Return each line of the material below that contains the string "further". Treat uppercase and lowercase letters as different.

§ PROVIDED DATA
>>>>

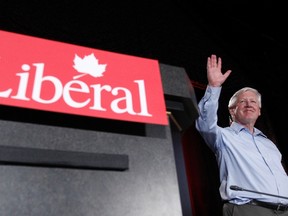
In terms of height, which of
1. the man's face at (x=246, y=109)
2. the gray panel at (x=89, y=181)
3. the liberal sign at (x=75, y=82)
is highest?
the man's face at (x=246, y=109)

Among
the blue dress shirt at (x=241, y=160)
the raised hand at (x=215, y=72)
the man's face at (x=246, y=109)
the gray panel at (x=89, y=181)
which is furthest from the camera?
the man's face at (x=246, y=109)

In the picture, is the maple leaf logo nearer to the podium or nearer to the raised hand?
the podium

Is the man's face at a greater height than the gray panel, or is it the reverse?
the man's face

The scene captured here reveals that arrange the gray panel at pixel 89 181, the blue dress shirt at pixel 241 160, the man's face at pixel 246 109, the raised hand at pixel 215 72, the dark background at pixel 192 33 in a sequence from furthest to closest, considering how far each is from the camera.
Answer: the dark background at pixel 192 33
the man's face at pixel 246 109
the blue dress shirt at pixel 241 160
the raised hand at pixel 215 72
the gray panel at pixel 89 181

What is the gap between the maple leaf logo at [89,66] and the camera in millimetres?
Answer: 488

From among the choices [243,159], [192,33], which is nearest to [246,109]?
[243,159]

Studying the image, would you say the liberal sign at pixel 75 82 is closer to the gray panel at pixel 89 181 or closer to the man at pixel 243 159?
the gray panel at pixel 89 181

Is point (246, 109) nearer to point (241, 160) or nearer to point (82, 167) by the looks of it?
point (241, 160)

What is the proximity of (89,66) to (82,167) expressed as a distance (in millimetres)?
175

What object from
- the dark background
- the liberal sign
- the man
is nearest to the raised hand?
the man

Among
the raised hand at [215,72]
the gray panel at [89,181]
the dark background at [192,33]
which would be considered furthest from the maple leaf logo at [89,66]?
the dark background at [192,33]

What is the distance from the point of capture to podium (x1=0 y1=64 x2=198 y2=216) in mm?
397

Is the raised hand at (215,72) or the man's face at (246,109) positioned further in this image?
the man's face at (246,109)

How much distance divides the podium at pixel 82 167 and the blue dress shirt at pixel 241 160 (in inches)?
22.8
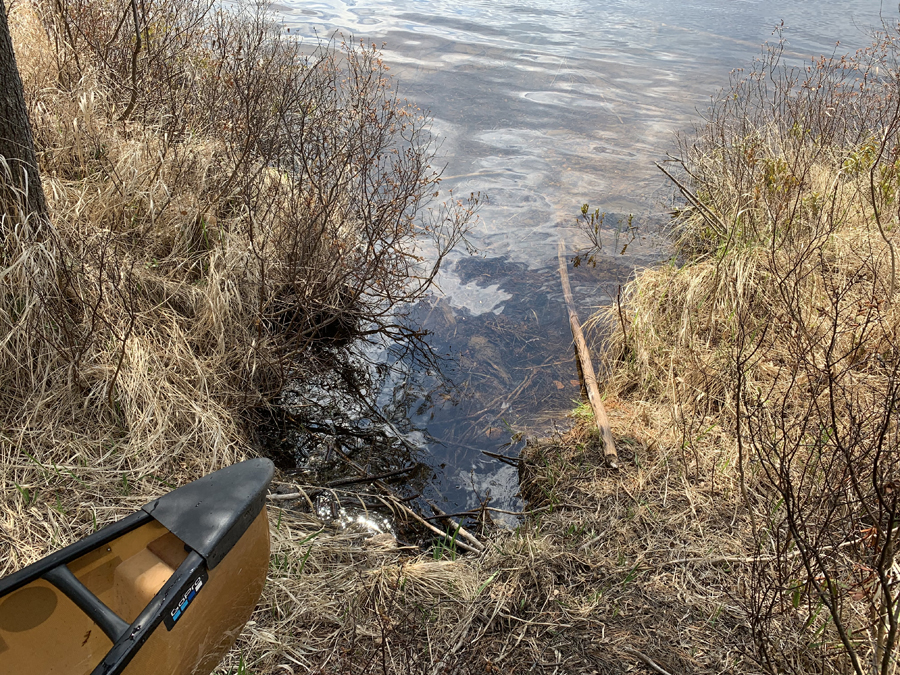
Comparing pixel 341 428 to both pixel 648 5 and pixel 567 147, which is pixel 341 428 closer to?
pixel 567 147

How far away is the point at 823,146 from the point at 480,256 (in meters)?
3.41

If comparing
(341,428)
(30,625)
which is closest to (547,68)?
(341,428)

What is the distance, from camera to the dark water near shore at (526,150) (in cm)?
504

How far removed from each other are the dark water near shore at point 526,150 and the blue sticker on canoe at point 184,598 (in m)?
2.19

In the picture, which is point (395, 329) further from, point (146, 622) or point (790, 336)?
point (146, 622)

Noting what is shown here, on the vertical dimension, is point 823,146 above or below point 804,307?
above

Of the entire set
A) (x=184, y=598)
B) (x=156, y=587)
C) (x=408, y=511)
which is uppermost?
(x=184, y=598)

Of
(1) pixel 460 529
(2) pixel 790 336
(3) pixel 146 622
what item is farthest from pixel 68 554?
(2) pixel 790 336

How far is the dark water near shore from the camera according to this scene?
5043 mm

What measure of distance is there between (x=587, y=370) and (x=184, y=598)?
3.60 m

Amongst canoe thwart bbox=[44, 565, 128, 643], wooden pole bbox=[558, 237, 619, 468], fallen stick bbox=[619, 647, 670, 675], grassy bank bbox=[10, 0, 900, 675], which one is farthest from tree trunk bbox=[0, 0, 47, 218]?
fallen stick bbox=[619, 647, 670, 675]

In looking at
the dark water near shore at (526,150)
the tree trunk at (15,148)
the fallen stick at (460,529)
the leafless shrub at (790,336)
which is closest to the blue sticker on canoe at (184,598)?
the fallen stick at (460,529)

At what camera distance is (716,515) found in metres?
3.54

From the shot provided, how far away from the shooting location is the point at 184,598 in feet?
7.27
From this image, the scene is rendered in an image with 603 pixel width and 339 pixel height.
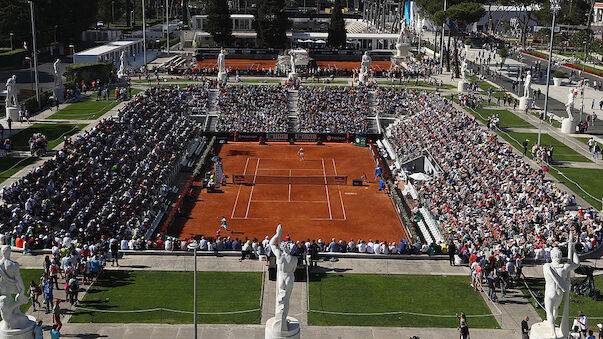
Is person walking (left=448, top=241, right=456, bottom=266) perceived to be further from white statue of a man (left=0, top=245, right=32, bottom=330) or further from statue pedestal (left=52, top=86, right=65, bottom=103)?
statue pedestal (left=52, top=86, right=65, bottom=103)

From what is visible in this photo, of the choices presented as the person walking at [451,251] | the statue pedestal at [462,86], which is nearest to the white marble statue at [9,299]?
the person walking at [451,251]

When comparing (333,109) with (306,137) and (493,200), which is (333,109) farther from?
(493,200)

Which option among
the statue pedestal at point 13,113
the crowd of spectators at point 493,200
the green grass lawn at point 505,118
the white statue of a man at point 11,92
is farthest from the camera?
the green grass lawn at point 505,118

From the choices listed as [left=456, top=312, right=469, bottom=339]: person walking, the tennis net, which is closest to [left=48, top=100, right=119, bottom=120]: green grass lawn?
the tennis net

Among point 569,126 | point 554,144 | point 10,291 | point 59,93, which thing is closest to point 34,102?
point 59,93

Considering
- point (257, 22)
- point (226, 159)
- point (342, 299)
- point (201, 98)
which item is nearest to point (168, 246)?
point (342, 299)

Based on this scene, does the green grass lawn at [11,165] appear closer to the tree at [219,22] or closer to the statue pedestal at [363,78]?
the statue pedestal at [363,78]

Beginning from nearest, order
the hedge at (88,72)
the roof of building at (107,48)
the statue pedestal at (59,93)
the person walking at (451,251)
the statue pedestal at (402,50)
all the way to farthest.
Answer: the person walking at (451,251), the statue pedestal at (59,93), the hedge at (88,72), the roof of building at (107,48), the statue pedestal at (402,50)
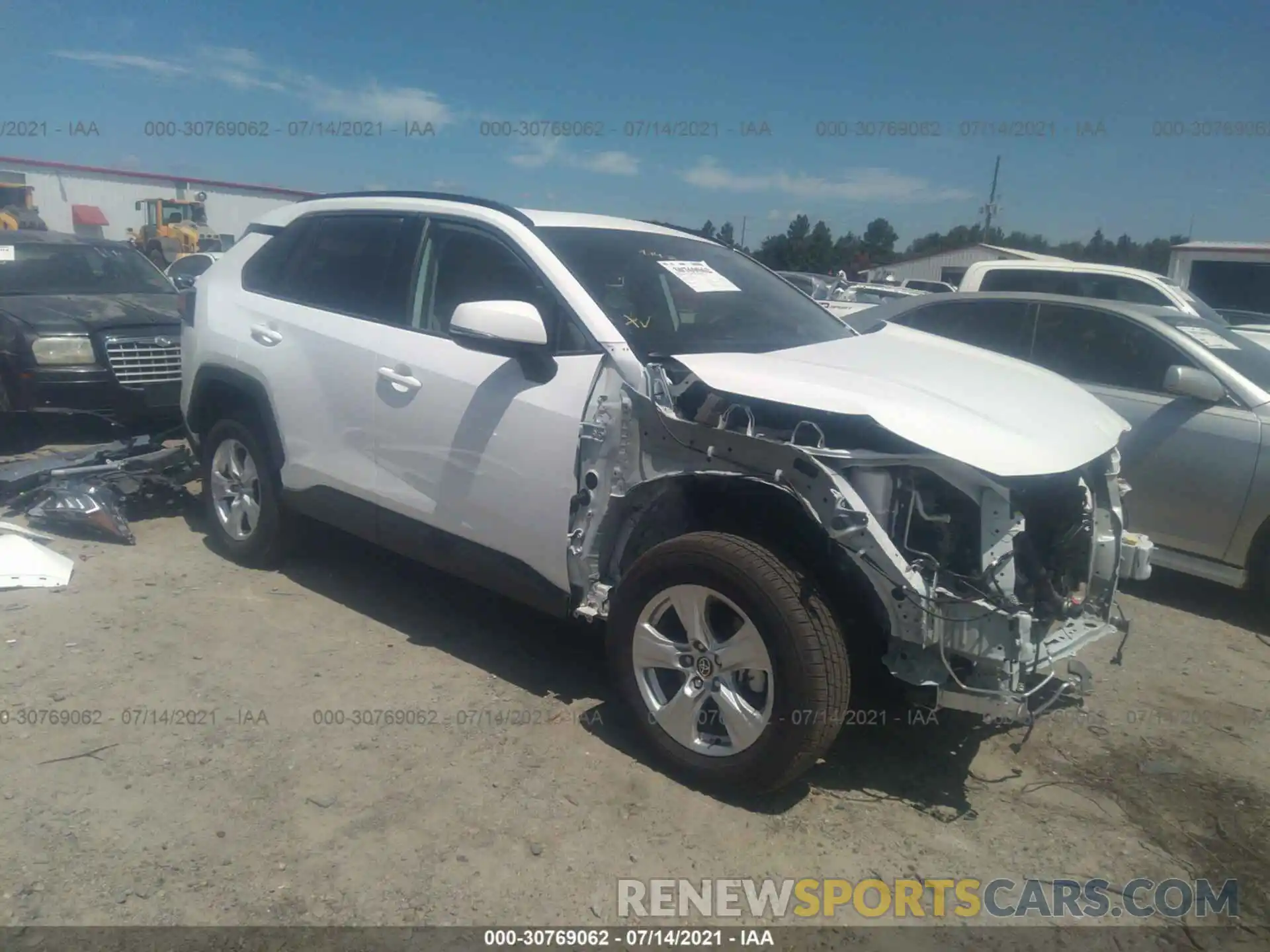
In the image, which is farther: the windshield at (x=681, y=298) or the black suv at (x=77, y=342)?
the black suv at (x=77, y=342)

<<<<

§ FINAL RESULT
Is the raised hand at (215,72) or the man's face at (246,109) positioned further in this image?
In the picture, which is point (395, 329) further from, point (146, 622) or point (790, 336)?
Is person walking (left=448, top=241, right=456, bottom=266) perceived to be further from white statue of a man (left=0, top=245, right=32, bottom=330) or further from statue pedestal (left=52, top=86, right=65, bottom=103)?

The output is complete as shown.